*** Opening DOCUMENT EXCERPT ***

Local leaks impact global climate

EDF and Google Earth Outreach team up to pinpoint climate pollution

Natural gas heats our homes and cooks our dinner. But when natural gas – mostly methane – leaks into the air, it's a big problem for the climate.

So EDF and Google Earth Outreach teamed up to build a faster, cheaper way to find and assess leaks under our streets and sidewalks.

Video: See how we're using Google Street View cars and methane sensors to detect leaks under city streets.

We tested this new approach as part of a pilot program in a dozen cities across the U.S., and in collaborations with PSE&G and Consolidated Edison. Here's what we found.

Mapping results

Boston: Older pipes, more leaks

Indianapolis: Newer pipes, fewer leaks

City snapshots

The cities where we tested a new way to measure natural gas leaks are a cross-section of America's urban geography.

The maps underscore the persistent and widespread challenge of leaks. They also show the results when utilities and regulators dedicate resources to fix the problem.

Beyond this pilot project, EDF hopes that utilities will publish their own maps to show where they have made repairs and where new leaks are found. The project is currently in demonstration mode, using a handful of specially-equipped Google Street View cars.

  • Birmingham, AL

    Alabama ranks in the top 15 states for most miles of leak-prone pipe. Our readings indicated an average of about one leak for every two miles we drove within the Birmingham study areas.

    Birmingham snapshot and how to help »

  • Boston, MA

    Boston's aging infrastructure is prone to corrosion and leaks. Our readings indicate an average of about one leak for each mile we drove.

    Boston snapshot and how to help »

  • Burlington, VT

    Burlington is a smaller system built more recently than others in New England. Our readings indicate an average of about one leak for every 10 miles we drove.

    Burlington snapshot and how to help »

*** Closing DOCUMENT EXCERPT ***
*** Opening EXTRACTED RECORDS ***

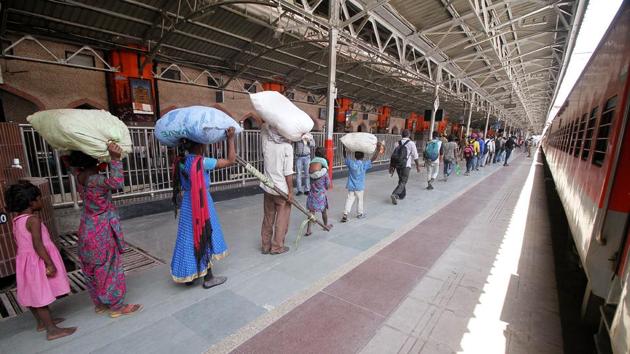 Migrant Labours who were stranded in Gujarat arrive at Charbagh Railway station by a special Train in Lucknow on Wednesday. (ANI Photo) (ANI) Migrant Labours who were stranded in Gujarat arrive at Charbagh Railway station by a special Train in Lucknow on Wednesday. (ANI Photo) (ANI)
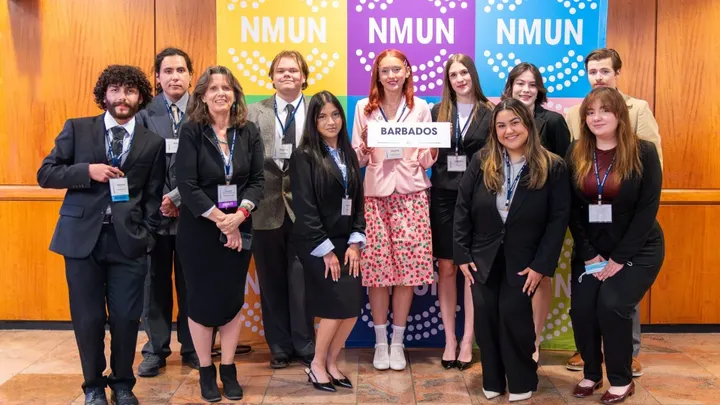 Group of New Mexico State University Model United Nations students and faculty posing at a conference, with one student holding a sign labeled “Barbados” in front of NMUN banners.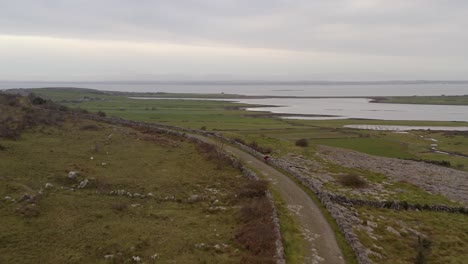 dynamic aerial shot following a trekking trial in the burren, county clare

*** Closing EXTRACTED RECORDS ***
*** Opening EXTRACTED RECORDS ***

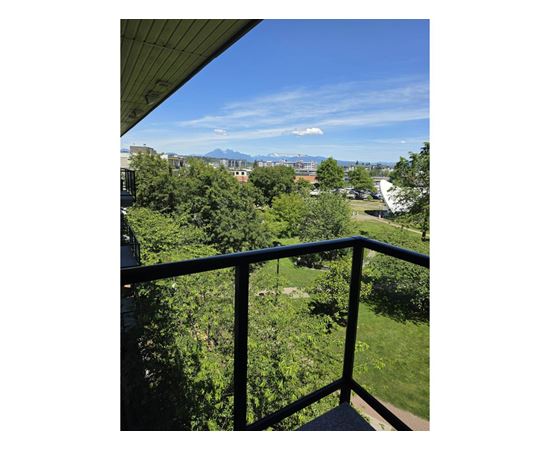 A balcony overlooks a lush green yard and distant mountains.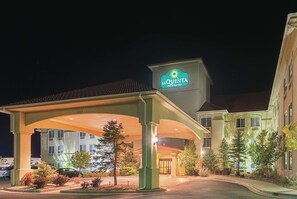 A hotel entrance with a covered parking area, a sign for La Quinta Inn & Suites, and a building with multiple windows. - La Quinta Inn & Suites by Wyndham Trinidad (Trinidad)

*** Closing EXTRACTED RECORDS ***

§ **TASK SET**:
#1 In the methane leak page, what average leak rate did the readings indicate for Burlington?
#2 Print the methane leak page from "City snapshots" up to and including "fix the problem.".

§ **RESPONSES IN ORDER**:
#1 About one leak for every 10 miles driven.

#2
City snapshots

The cities where we tested a new way to measure natural gas leaks are a cross-section of America's urban geography.

The maps underscore the persistent and widespread challenge of leaks. They also show the results when utilities and regulators dedicate resources to fix the problem.